◆ Exercises ◆
1. Rewrite the passage of the MLS article starting with "MLS has grown" and going on through "world class cities?", replacing "MLS" with "Major League Soccer".
2. According to the MLS article, which league was the predecessor of MLS?

◆ Text section ◆
MLS has grown significantly over the last twenty years. No other league in world football has attained the status that MLS has in such a short time. Unlike it’s predecessor, the NASL, MLS is here to stay and we think it’s a league that may be able to challenge the European elite in a few years. Below we detail why we think MLS can be a force on the global football stage in the next five years. Agree or disagree, let us know in the comments and on Twitter.
1. World class cities: Los Angeles, Toronto, Montreal, Vancouver, New York, San Jose, Orlando just to name a few. All fantastic cities to live in and for those seeking a fun time.
Perhaps Los Angeles wouldn’t be the most advisable place for party animal Ronaldinho types, but what player wouldn’t want to live in these world class cities?
Many continental European players complain about the rain in England and the bland food. Any of the aforementioned cities will improve on the food choices due to their diverse populations. New York and the Canadian cities can be quite cold so I’m not sure weather wise (although perhaps the summer season has some allure) it’s that appealing but the concrete jungle is where dreams are made of, as someone once said.
If David Beckham’s Miami team gets off the ground then MLS will add the flamboyant city in the US to it’s ranks, among other expansion teams that have be rumoured. The weather is wonderful, the culture is diverse and suitable for European players as well as those from other continents. Beckham’s Miami team has gotten one step closer to completion with many sites predicting their team name. It will be the most exciting franchise in MLS.
No other region in the world can boast this much choice for incoming players. Expect this to be a big draw for the next wave of world class player.

◆ Given entries ◆
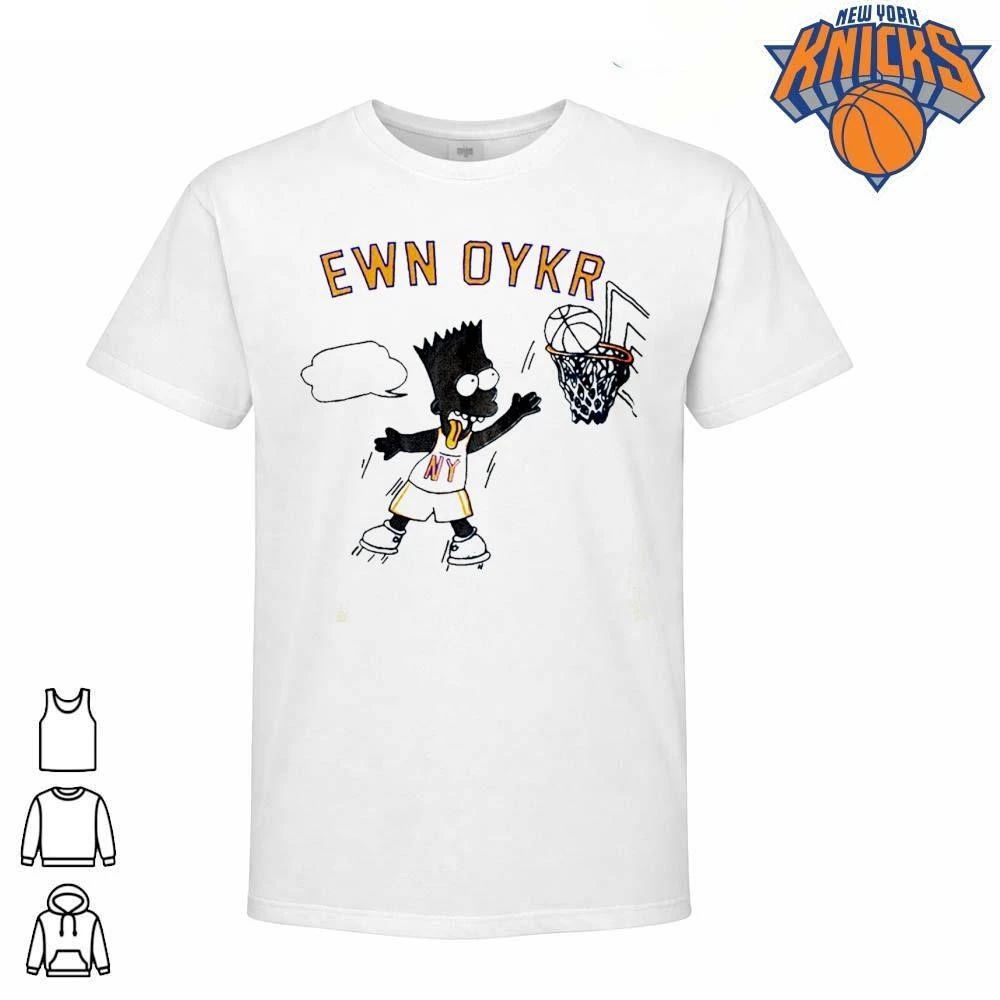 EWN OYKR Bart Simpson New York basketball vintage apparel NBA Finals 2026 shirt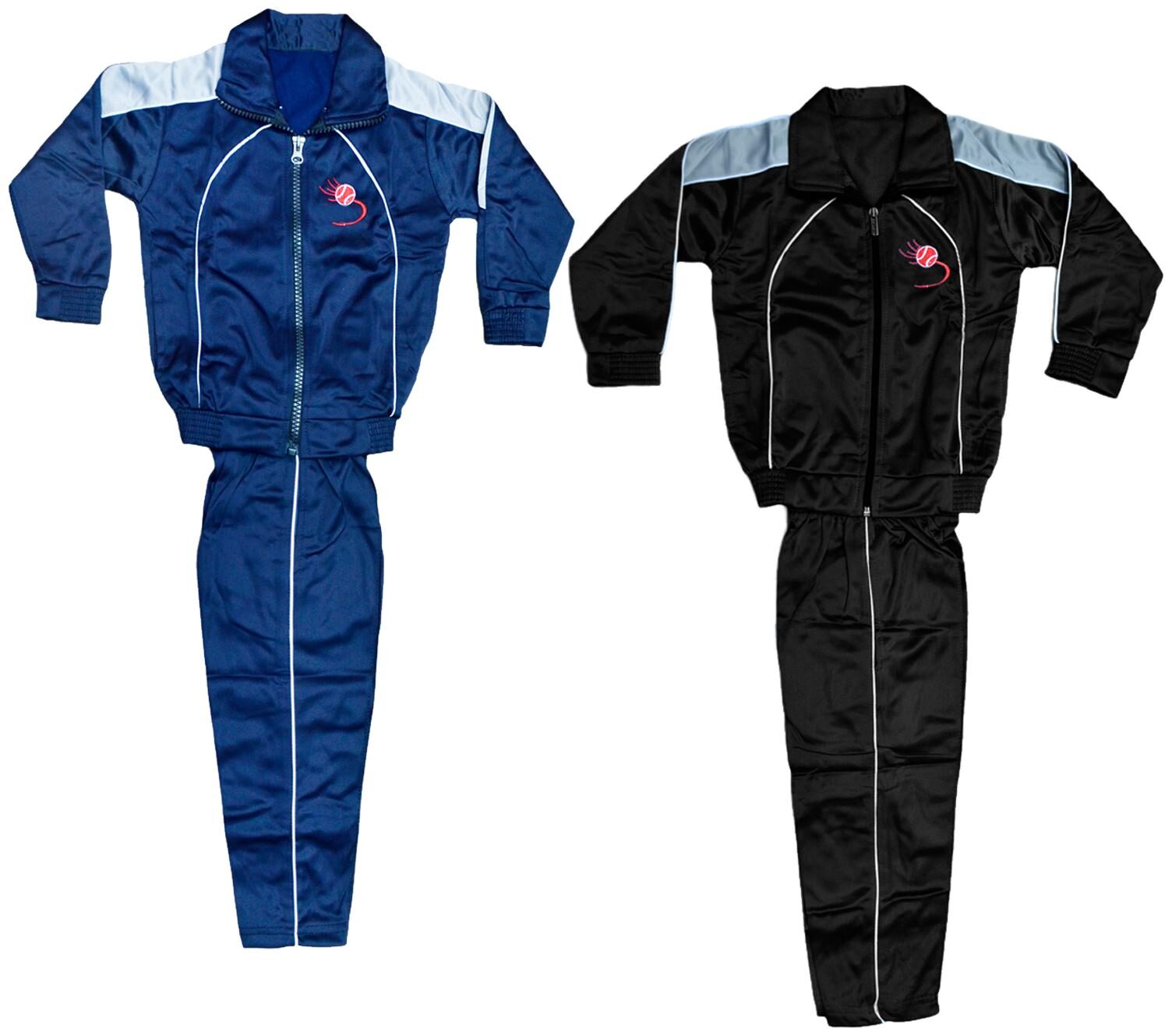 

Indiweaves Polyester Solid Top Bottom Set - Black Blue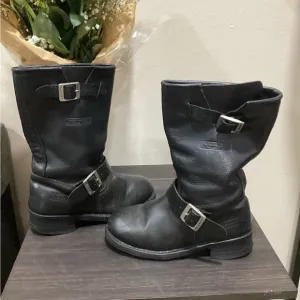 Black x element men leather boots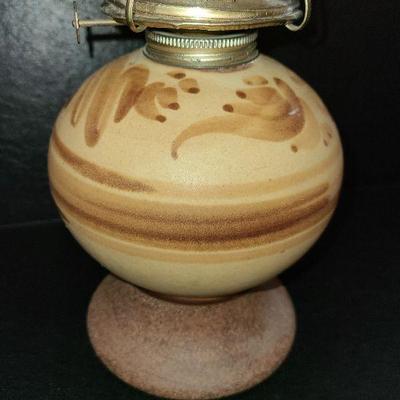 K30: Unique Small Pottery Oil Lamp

* * *

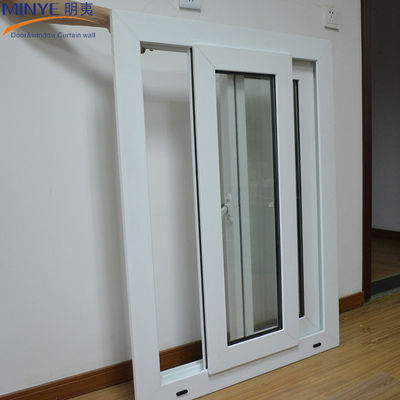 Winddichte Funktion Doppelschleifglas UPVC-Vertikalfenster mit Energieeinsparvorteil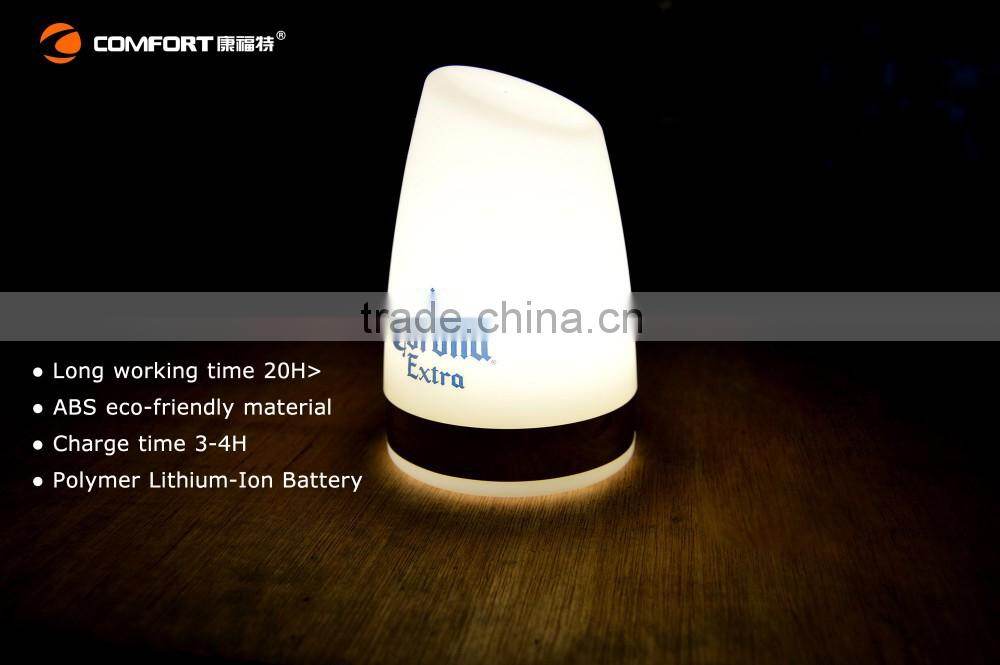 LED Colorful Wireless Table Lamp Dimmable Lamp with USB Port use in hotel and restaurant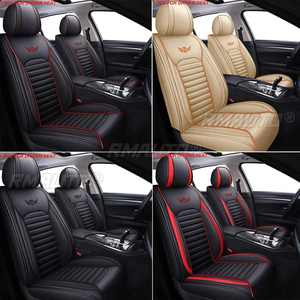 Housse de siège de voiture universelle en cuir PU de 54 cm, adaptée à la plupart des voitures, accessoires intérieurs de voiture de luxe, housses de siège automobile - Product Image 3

==

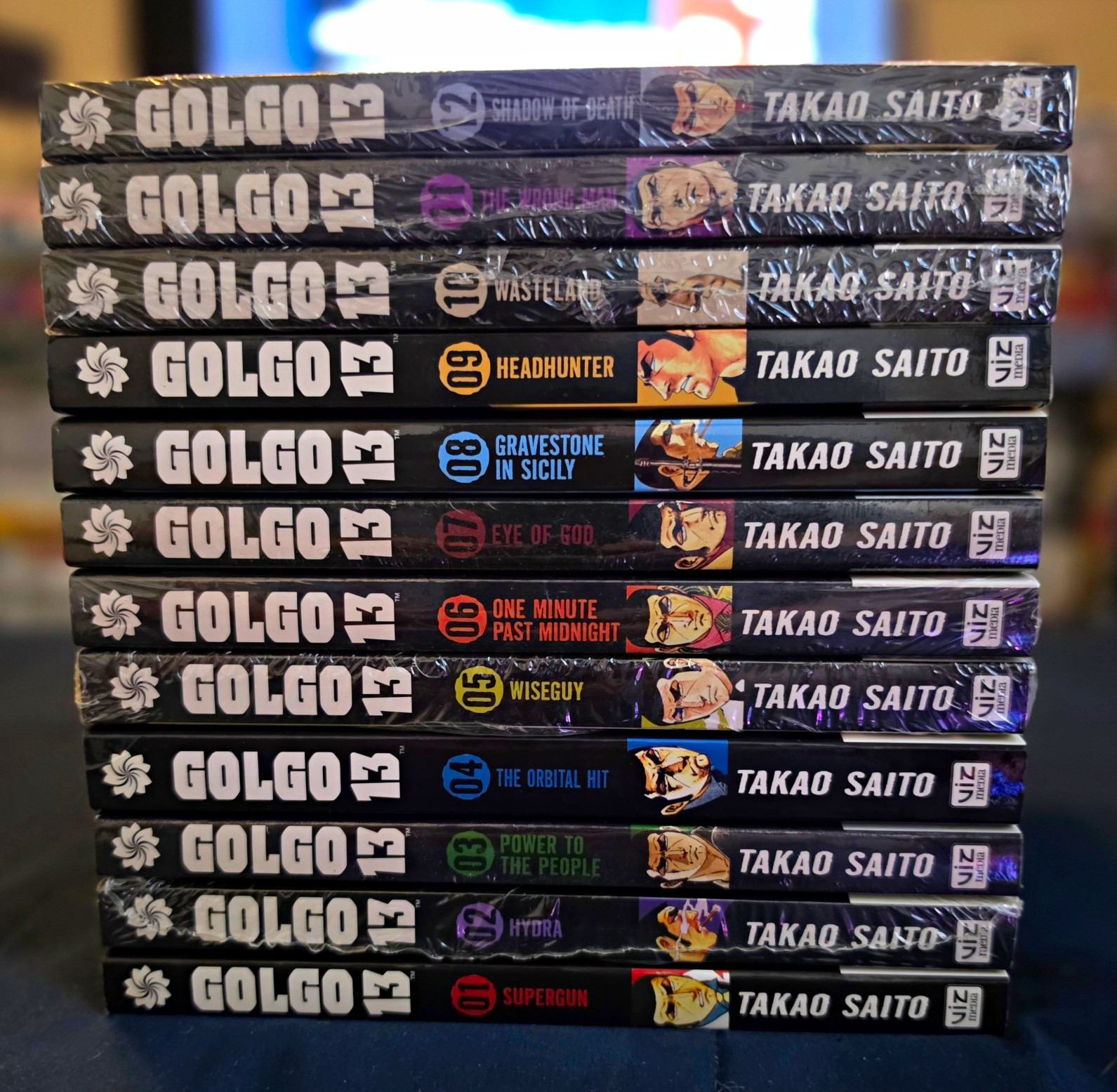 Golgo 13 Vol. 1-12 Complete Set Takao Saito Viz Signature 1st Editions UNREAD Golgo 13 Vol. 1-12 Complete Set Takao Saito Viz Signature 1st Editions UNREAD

◆ List of answers ◆
1.
Major League Soccer has grown significantly over the last twenty years. No other league in world football has attained the status that Major League Soccer has in such a short time. Unlike it’s predecessor, the NASL, Major League Soccer is here to stay and we think it’s a league that may be able to challenge the European elite in a few years. Below we detail why we think Major League Soccer can be a force on the global football stage in the next five years. Agree or disagree, let us know in the comments and on Twitter.
1. World class cities: Los Angeles, Toronto, Montreal, Vancouver, New York, San Jose, Orlando just to name a few. All fantastic cities to live in and for those seeking a fun time.
Perhaps Los Angeles wouldn’t be the most advisable place for party animal Ronaldinho types, but what player wouldn’t want to live in these world class cities?

2. The NASL.